There is a difference between using a suffix and a cast; 8388608.5000000009f and (float) 8388608.5000000009 have different values in common C implementations. This code:

#include <stdio.h>

int main(void)
{
    float x =         8388608.5000000009f;
    float y = (float) 8388608.5000000009;
    printf("%.9g - %.9g = %.9g.\n", x, y, x-y);
}

prints “8388609 - 8388608 = 1.” in Apple Clang 11.0 and other implementations that use correct rounding with IEEE-754 binary32 for float and binary64 for double. (The C standard permits implementations to use methods other than IEEE-754 correct rounding, so other C implementations may have different results.)

The reason is that (float) 8388608.5000000009 contains two rounding operations. With the suffix, 8388608.5000000009f is converted directly to float, so the portion that must be discarded in order to fit in a float, .5000000009, is directly examined in order to see whether it is greater than .5 or not. It is, so the result is rounded up to the next representable value, 8388609.

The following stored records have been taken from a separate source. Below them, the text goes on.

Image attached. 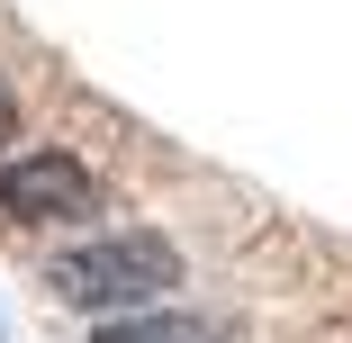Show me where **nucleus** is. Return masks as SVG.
I'll return each mask as SVG.
<instances>
[{
    "label": "nucleus",
    "mask_w": 352,
    "mask_h": 343,
    "mask_svg": "<svg viewBox=\"0 0 352 343\" xmlns=\"http://www.w3.org/2000/svg\"><path fill=\"white\" fill-rule=\"evenodd\" d=\"M45 289L63 307H82V316H135V307H154L163 289H181V244L154 235V226H118V235H91L73 253H54L45 271Z\"/></svg>",
    "instance_id": "f257e3e1"
},
{
    "label": "nucleus",
    "mask_w": 352,
    "mask_h": 343,
    "mask_svg": "<svg viewBox=\"0 0 352 343\" xmlns=\"http://www.w3.org/2000/svg\"><path fill=\"white\" fill-rule=\"evenodd\" d=\"M0 217L10 226H82V217H100V172L63 145H28L0 163Z\"/></svg>",
    "instance_id": "f03ea898"
},
{
    "label": "nucleus",
    "mask_w": 352,
    "mask_h": 343,
    "mask_svg": "<svg viewBox=\"0 0 352 343\" xmlns=\"http://www.w3.org/2000/svg\"><path fill=\"white\" fill-rule=\"evenodd\" d=\"M91 343H235L217 316H181V307H135V316H109Z\"/></svg>",
    "instance_id": "7ed1b4c3"
},
{
    "label": "nucleus",
    "mask_w": 352,
    "mask_h": 343,
    "mask_svg": "<svg viewBox=\"0 0 352 343\" xmlns=\"http://www.w3.org/2000/svg\"><path fill=\"white\" fill-rule=\"evenodd\" d=\"M10 126H19V109H10V91H0V145H10Z\"/></svg>",
    "instance_id": "20e7f679"
}]
</instances>
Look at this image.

Without the suffix, 8388608.5000000009 is first converted to double. When the portion that must be discarded, .0000000009, is considered, it is found to be less than ½ the low bit at the point of truncation. (The value of the low bit there is .00000000186264514923095703125, and half of it is .000000000931322574615478515625.) So the result is rounded down, and we have 8388608.5 as a double. When the cast rounds this to float, the portion that must be discarded is .5, which is exactly halfway between the representable numbers 8388608 and 8388609. The rule for breaking ties rounds it to the value with the even low bit, 8388608.

(Another example is “7.038531e-26”; (float) 7.038531e-26 is not equal to 7.038531e-26f. This is the such numeral with fewer than eight significant digits when float is binary32 and double is binary64, except of course “-7.038531e-26”.)